Return the material word for word. Do not include pictures.

Records provided =>
--- START ---

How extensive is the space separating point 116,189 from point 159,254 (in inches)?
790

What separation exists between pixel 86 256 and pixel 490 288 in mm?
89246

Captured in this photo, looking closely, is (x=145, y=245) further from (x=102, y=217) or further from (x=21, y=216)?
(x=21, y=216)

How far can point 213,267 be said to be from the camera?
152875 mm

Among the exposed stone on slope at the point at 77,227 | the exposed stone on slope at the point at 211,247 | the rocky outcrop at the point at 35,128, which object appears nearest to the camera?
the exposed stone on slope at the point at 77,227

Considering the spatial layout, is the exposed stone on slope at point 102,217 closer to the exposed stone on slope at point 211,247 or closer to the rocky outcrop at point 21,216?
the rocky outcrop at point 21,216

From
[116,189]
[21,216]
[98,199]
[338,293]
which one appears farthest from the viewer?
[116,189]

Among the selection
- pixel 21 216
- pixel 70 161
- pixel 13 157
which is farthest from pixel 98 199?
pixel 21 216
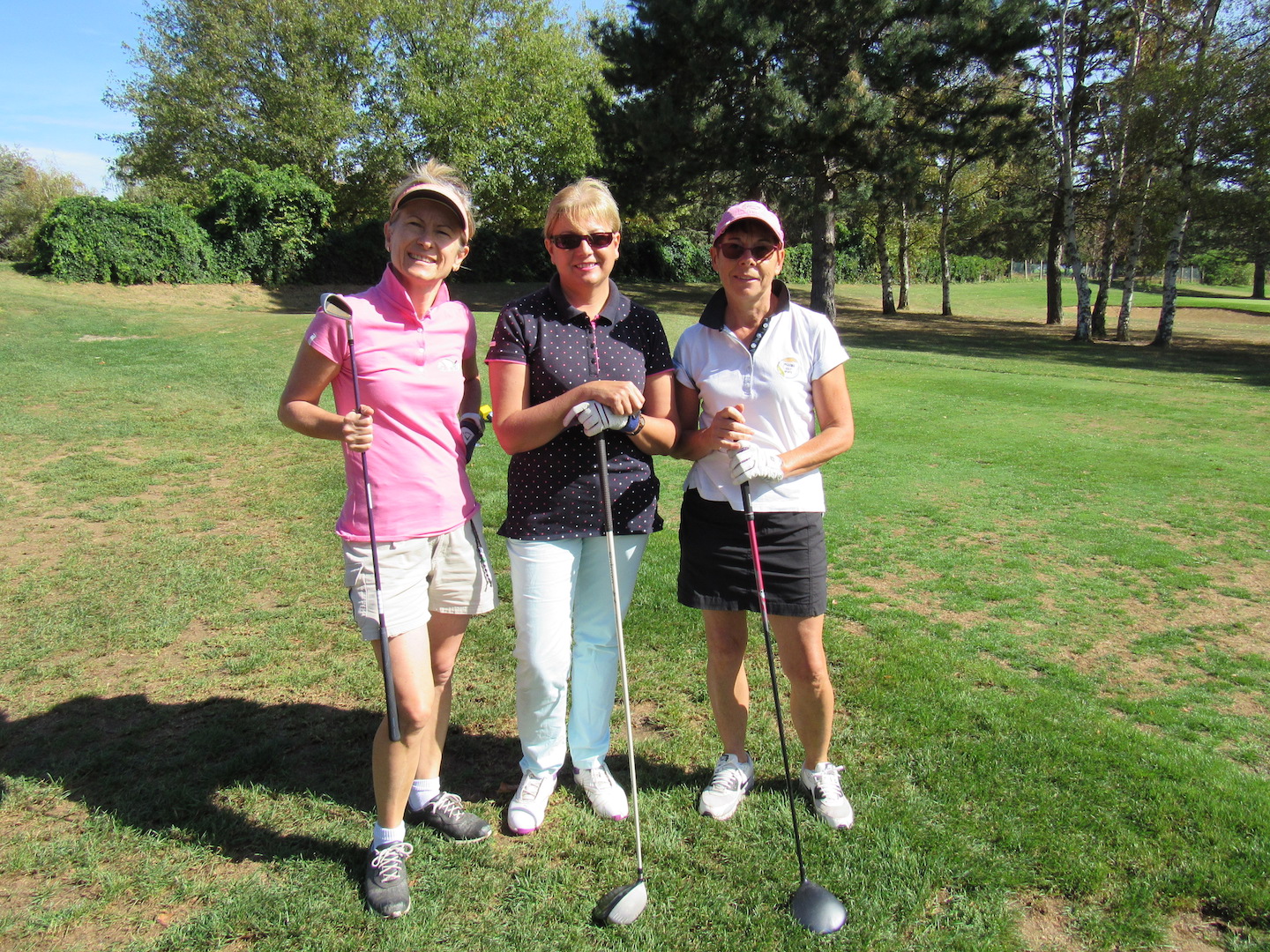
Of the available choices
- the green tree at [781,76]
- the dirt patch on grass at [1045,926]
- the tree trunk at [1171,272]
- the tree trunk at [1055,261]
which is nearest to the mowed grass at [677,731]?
the dirt patch on grass at [1045,926]

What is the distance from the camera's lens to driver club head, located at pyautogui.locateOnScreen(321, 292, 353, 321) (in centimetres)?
266

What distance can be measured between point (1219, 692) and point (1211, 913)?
2.09m

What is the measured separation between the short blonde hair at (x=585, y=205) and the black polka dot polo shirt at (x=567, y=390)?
0.73 feet

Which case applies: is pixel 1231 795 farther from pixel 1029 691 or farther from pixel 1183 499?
pixel 1183 499

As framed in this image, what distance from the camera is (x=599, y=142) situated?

--- END ---

Reply to the exercise =>
How extensive is the space separating point 116,189 from point 159,254 (in inches)?
790

What separation exists between pixel 86 256 and pixel 490 288 in mm?
89246

Captured in this photo, looking closely, is (x=145, y=245) further from (x=102, y=217) or further from (x=21, y=216)?
(x=21, y=216)

How far can point 213,267 be said to be from the camera?
152875 mm

Among the exposed stone on slope at the point at 77,227 | the exposed stone on slope at the point at 211,247 | the rocky outcrop at the point at 35,128, which object appears nearest to the camera?
the exposed stone on slope at the point at 77,227

Considering the spatial layout, is the exposed stone on slope at point 102,217 closer to the exposed stone on slope at point 211,247 or closer to the rocky outcrop at point 21,216?
the rocky outcrop at point 21,216

From
[116,189]
[21,216]
[98,199]
[338,293]
which one appears farthest from the viewer?
[116,189]

Among the selection
- pixel 21 216
- pixel 70 161
- pixel 13 157
which is farthest from pixel 98 199?
pixel 21 216
Of the available choices
- the green tree at [781,76]
- the dirt patch on grass at [1045,926]
- the tree trunk at [1171,272]
- the tree trunk at [1055,261]
which is nearest to the mowed grass at [677,731]?
the dirt patch on grass at [1045,926]

What is the distance from the camera's lens to driver club head, located at pyautogui.locateOnScreen(321, 292, 353, 321) (in centimetres)?
266

What distance can be measured between point (1219, 692) and point (1211, 913)?
2.09m

What is the measured separation between the short blonde hair at (x=585, y=205) and the black polka dot polo shirt at (x=567, y=390)?
0.73 feet

Which case applies: is pixel 1231 795 farther from pixel 1029 691 or farther from pixel 1183 499?
pixel 1183 499

As framed in this image, what distance from the camera is (x=599, y=142) situated?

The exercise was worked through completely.